▸ **Exercise brief**
Take the records underneath and set them down exactly.

__________

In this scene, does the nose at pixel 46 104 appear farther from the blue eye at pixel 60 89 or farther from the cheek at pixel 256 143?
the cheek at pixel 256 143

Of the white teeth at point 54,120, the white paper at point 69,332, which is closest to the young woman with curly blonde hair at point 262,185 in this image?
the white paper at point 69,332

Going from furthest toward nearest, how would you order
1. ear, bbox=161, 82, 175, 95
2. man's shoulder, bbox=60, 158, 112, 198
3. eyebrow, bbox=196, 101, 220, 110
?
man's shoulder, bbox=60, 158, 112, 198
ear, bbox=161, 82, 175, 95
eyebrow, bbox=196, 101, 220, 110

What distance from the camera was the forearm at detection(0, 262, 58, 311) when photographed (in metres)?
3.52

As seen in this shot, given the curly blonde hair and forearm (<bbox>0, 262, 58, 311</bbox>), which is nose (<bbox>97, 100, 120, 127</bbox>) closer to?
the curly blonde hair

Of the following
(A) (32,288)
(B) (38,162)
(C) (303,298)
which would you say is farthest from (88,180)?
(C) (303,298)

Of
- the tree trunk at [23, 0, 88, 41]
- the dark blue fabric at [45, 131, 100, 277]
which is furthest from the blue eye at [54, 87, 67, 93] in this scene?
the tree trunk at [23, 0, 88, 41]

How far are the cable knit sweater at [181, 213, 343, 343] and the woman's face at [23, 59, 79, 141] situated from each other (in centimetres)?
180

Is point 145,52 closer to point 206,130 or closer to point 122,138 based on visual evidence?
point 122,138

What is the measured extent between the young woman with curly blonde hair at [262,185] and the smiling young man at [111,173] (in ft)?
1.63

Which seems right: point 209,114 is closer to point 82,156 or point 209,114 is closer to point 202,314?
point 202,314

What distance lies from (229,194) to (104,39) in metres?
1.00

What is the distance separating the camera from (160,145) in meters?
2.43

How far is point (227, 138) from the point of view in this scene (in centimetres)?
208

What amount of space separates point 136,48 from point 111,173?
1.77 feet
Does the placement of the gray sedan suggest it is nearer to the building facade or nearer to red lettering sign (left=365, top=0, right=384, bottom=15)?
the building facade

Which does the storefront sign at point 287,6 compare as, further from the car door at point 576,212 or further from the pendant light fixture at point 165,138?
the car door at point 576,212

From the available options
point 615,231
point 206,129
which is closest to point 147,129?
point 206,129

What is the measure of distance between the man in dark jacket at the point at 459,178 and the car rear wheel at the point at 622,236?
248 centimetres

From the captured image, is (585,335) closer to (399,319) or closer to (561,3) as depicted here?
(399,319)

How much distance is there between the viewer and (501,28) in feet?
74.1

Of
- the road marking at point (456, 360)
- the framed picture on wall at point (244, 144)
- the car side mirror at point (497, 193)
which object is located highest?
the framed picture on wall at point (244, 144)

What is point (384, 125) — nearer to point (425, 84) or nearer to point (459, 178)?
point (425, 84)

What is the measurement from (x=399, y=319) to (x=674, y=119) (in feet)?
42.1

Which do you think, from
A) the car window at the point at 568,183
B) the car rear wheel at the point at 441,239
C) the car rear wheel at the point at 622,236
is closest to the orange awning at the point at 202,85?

__________

▸ **Task response**
In this scene, does the nose at pixel 46 104 appear farther from the blue eye at pixel 60 89 or farther from the cheek at pixel 256 143?
the cheek at pixel 256 143

Of the white teeth at point 54,120, the white paper at point 69,332, which is closest to the young woman with curly blonde hair at point 262,185 in this image?
the white paper at point 69,332

Going from furthest toward nearest, how would you order
1. ear, bbox=161, 82, 175, 95
2. man's shoulder, bbox=60, 158, 112, 198
3. eyebrow, bbox=196, 101, 220, 110
?
man's shoulder, bbox=60, 158, 112, 198
ear, bbox=161, 82, 175, 95
eyebrow, bbox=196, 101, 220, 110

What distance from the camera was the forearm at detection(0, 262, 58, 311) when photographed (in metres)?
3.52

As seen in this shot, given the curly blonde hair and forearm (<bbox>0, 262, 58, 311</bbox>), which is nose (<bbox>97, 100, 120, 127</bbox>) closer to?
the curly blonde hair

Of the following
(A) (32,288)
(B) (38,162)
(C) (303,298)
which would you say is farthest from (88,180)?
(C) (303,298)

Of
- the tree trunk at [23, 0, 88, 41]
- the dark blue fabric at [45, 131, 100, 277]
which is furthest from the blue eye at [54, 87, 67, 93] in this scene?
the tree trunk at [23, 0, 88, 41]

How far are the cable knit sweater at [181, 213, 343, 343] and the woman's face at [23, 59, 79, 141] situated from each other (in centimetres)?
180

Is point 145,52 closer to point 206,130 or closer to point 122,138 based on visual evidence?
point 122,138

What is the measured extent between the young woman with curly blonde hair at [262,185] and the smiling young man at [111,173] (in ft)?
1.63

Which seems right: point 209,114 is closer to point 82,156 or point 209,114 is closer to point 202,314?
point 202,314

What distance lies from (229,194) to (104,39) in metres?
1.00

What is the distance separating the camera from (160,145) in meters?
2.43

How far is point (227, 138) from the point of view in this scene (in centimetres)?
208

What amount of space separates point 136,48 from point 111,173?
1.77 feet
Does the placement of the gray sedan suggest it is nearer to the building facade or nearer to red lettering sign (left=365, top=0, right=384, bottom=15)?
the building facade

Which does the storefront sign at point 287,6 compare as, further from the car door at point 576,212 or further from the pendant light fixture at point 165,138?
the car door at point 576,212

From the available options
point 615,231
point 206,129
which is closest to point 147,129?
point 206,129

What is the measure of distance between the man in dark jacket at the point at 459,178 and the car rear wheel at the point at 622,236?
248 centimetres

From the captured image, is (585,335) closer to (399,319) or closer to (561,3) as depicted here?
(399,319)

How much distance is there between the viewer and (501,28) in feet?
74.1

Of
- the road marking at point (456, 360)
- the framed picture on wall at point (244, 144)
- the car side mirror at point (497, 193)
which object is located highest?
the framed picture on wall at point (244, 144)

What is point (384, 125) — nearer to point (425, 84) or nearer to point (459, 178)?
point (425, 84)

What is the measurement from (x=399, y=319) to (x=674, y=119) (in feet)?
42.1

Which do you think, from
A) the car window at the point at 568,183
B) the car rear wheel at the point at 441,239
C) the car rear wheel at the point at 622,236
is closest to the orange awning at the point at 202,85?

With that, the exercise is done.